In a groundbreaking study that promises to reshape our understanding of viral oncology, researchers at The University of Hong Kong’s LKS Faculty of Medicine have unveiled a novel mechanism by which the Epstein-Barr virus (EBV) orchestrates the progression and metastasis of nasopharyngeal carcinoma (NPC). This common human virus, long associated with NPC—a cancer predominantly affecting populations in Southern China—has now been shown to manipulate the three-dimensional architecture of the human genome within cancer cells, actively driving tumor advancement through a previously unrecognized “hooking” mechanism.
EBV infects over 95% of adults globally, typically during childhood or adolescence, establishing a lifelong but mostly asymptomatic presence. Despite its ubiquity, the virus’s insidious role in oncogenesis has remained elusive until now. NPC, a malignancy arising in the nasopharynx—the region hidden behind the nasal cavity—presents unique clinical challenges, especially because metastasis is a major contributor to mortality. Although standard interventions like radiotherapy and chemotherapy achieve reasonably high initial survival rates, metastatic NPC patients often face drastically reduced five-year survival probabilities, sometimes plummeting to as low as 20-30%.

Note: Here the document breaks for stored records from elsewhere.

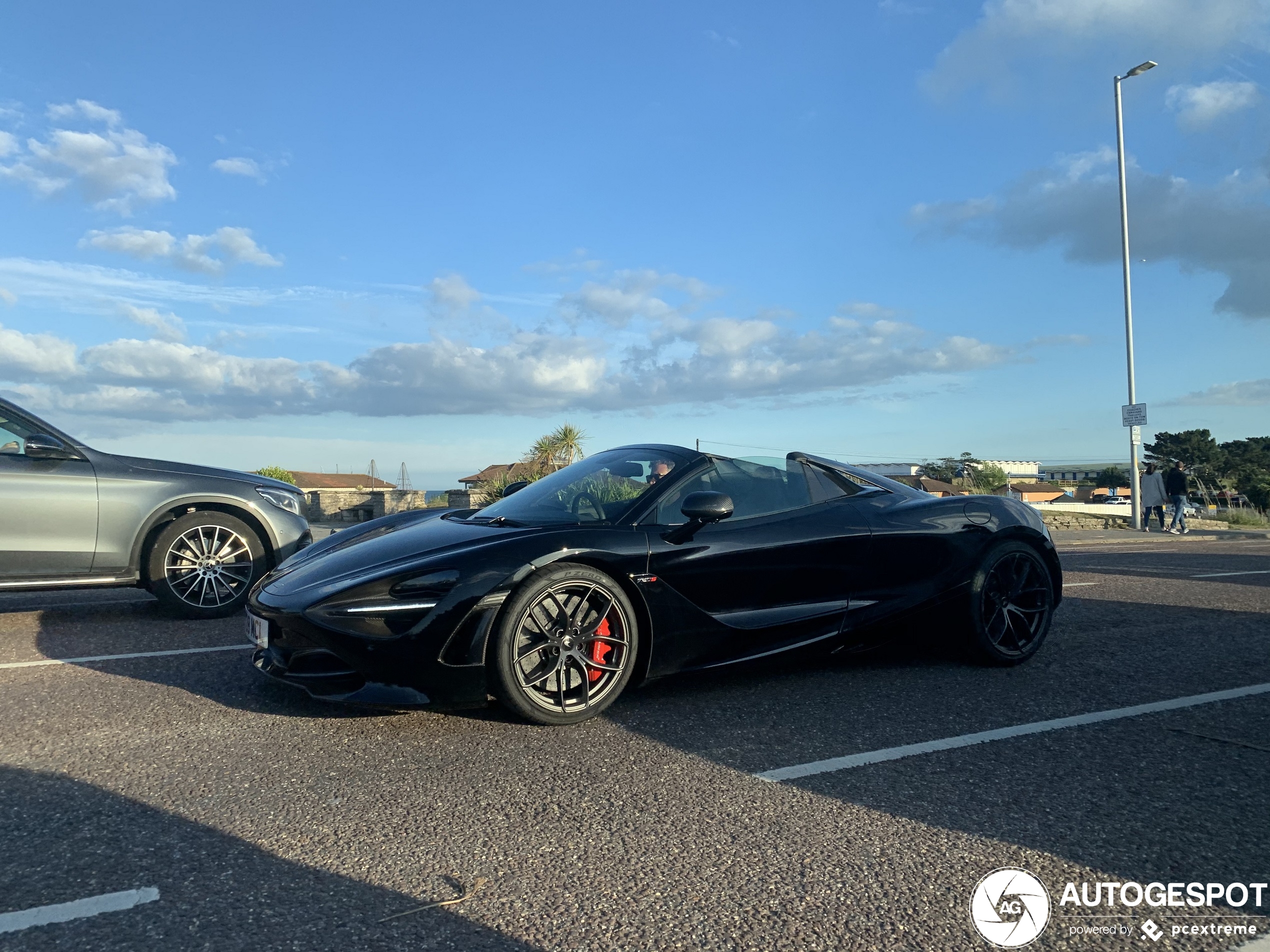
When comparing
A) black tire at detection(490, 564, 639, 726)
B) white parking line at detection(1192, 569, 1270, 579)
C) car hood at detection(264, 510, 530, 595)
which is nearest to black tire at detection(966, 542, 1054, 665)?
black tire at detection(490, 564, 639, 726)

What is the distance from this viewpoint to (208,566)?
6480mm

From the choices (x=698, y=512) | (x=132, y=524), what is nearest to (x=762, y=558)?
(x=698, y=512)

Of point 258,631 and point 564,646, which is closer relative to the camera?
point 564,646

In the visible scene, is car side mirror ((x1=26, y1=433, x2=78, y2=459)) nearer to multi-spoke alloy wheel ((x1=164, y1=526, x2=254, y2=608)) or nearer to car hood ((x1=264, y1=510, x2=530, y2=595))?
multi-spoke alloy wheel ((x1=164, y1=526, x2=254, y2=608))

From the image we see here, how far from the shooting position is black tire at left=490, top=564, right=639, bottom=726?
374 cm

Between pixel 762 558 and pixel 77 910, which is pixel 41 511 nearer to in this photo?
pixel 77 910

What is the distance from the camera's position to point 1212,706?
4250mm

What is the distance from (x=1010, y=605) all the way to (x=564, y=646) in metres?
2.70

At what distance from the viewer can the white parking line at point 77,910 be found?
7.12 feet

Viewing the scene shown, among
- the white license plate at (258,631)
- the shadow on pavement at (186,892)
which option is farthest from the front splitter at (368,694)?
the shadow on pavement at (186,892)

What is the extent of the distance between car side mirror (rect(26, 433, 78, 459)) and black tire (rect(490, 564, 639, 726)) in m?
4.17

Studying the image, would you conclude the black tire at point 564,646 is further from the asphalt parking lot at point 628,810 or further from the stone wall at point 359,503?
the stone wall at point 359,503

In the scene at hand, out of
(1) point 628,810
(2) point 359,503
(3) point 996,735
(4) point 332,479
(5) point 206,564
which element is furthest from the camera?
(4) point 332,479

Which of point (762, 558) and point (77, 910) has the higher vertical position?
point (762, 558)
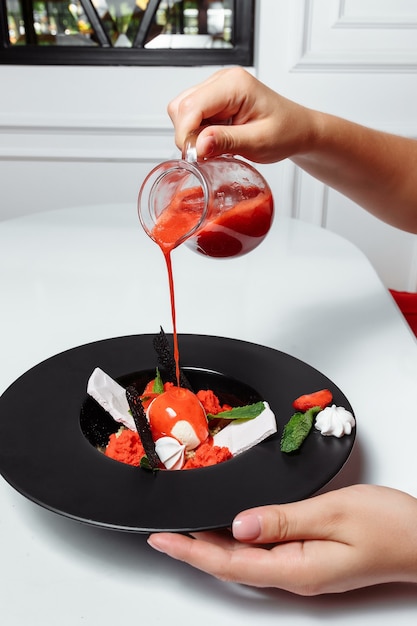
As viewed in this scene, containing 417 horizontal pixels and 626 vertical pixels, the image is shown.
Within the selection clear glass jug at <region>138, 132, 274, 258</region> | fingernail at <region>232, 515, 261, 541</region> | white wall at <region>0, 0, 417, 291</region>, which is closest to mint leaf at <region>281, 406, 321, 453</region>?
fingernail at <region>232, 515, 261, 541</region>

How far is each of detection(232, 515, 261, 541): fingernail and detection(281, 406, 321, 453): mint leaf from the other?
13cm

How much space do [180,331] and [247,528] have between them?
55 centimetres

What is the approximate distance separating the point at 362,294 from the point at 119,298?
0.44 m

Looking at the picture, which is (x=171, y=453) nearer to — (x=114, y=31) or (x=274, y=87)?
(x=274, y=87)

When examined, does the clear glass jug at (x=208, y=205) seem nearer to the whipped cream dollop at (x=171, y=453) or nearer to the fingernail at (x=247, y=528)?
the whipped cream dollop at (x=171, y=453)

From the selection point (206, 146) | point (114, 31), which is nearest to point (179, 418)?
point (206, 146)

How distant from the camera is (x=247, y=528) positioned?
57 centimetres

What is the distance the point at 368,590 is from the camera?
606 mm

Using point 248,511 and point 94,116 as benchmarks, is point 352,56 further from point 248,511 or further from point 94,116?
point 248,511

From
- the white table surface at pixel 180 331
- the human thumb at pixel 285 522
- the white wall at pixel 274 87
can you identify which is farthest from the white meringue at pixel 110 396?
the white wall at pixel 274 87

One of the most intriguing aspects of EBV infection in NPC is that the virus does not integrate itself into the host’s chromosomal DNA. Instead, it maintains itself as extrachromosomal DNA (ecDNA) floating within the cell nucleus. This state, described as an ‘island’ within the genome, allows EBV to evade immune detection effectively while continuing to influence host cell behavior by producing only a limited set of proteins, including the pivotal EBNA1.

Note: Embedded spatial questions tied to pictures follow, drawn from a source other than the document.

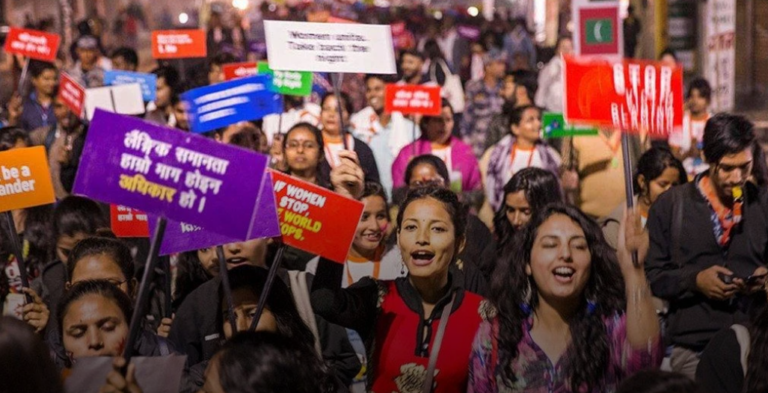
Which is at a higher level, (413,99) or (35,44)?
(35,44)

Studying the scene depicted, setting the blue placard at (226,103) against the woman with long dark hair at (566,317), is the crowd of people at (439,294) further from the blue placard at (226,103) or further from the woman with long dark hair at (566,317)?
the blue placard at (226,103)

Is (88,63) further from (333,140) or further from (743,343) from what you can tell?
(743,343)

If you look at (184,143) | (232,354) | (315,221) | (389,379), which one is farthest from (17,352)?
(315,221)

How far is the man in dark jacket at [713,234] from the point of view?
19.4ft

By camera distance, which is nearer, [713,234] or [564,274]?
[564,274]

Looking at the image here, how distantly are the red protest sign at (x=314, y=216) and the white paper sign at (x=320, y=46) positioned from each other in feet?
3.94

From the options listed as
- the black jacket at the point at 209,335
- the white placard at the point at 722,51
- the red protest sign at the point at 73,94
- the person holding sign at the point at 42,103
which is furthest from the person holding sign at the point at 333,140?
the white placard at the point at 722,51

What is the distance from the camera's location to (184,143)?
400cm

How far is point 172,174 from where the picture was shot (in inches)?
157

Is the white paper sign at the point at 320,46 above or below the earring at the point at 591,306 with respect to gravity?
above

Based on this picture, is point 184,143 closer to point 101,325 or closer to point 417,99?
point 101,325

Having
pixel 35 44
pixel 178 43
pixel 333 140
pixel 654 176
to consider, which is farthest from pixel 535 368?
pixel 35 44

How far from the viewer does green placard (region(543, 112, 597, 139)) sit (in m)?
10.2

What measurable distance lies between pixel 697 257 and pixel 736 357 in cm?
183
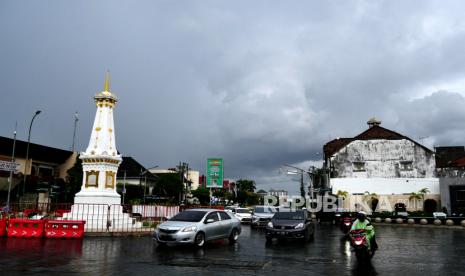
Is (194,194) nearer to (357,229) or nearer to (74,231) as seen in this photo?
(74,231)

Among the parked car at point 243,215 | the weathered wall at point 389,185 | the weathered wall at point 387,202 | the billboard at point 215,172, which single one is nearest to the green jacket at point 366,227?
the parked car at point 243,215

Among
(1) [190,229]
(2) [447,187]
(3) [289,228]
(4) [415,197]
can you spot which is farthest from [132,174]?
(1) [190,229]

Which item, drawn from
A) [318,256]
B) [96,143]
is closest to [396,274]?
[318,256]

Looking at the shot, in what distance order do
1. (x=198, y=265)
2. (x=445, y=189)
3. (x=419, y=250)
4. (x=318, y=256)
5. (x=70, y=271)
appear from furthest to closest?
(x=445, y=189) → (x=419, y=250) → (x=318, y=256) → (x=198, y=265) → (x=70, y=271)

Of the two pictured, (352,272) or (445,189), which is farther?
(445,189)

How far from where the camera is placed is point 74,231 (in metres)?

The research team, led by Professor Dai Wei, deployed state-of-the-art genomic technologies to illuminate the complex interplay between EBV ecDNA and the human genome inside NPC cells. They discovered a precise physical interaction where EBV “hooks” onto specific regions of the human chromatin, reorganizing its three-dimensional conformation. This structural remodeling affects critical regulatory elements—epigenetic switches—that govern gene expression patterns essential for cell fate and behavior.
Such viral “hooking” fundamentally hijacks the epigenetic machinery within the host cell, effectively rewiring cellular pathways to favor viral persistence and promote oncogenic processes. This dynamic reshaping of chromatin architecture facilitates the evasion of immune surveillance and potentiates the metastatic potential of tumor cells, thus unraveling a convincing mechanism for EBV’s active contribution to cancer progression.
To validate these findings and explore their clinical implications, the team examined tumor samples from 177 NPC patients recently diagnosed across medical centers in Hong Kong and Guangzhou. This extensive cohort analysis allowed the identification of novel genomic signature markers—specific human genes intricately regulated through EBV’s chromatin interactions. These marker genes serve as robust predictors of metastasis risk, providing a molecular window into the aggressiveness of the disease and enabling stratification of patients by their likelihood of disease dissemination.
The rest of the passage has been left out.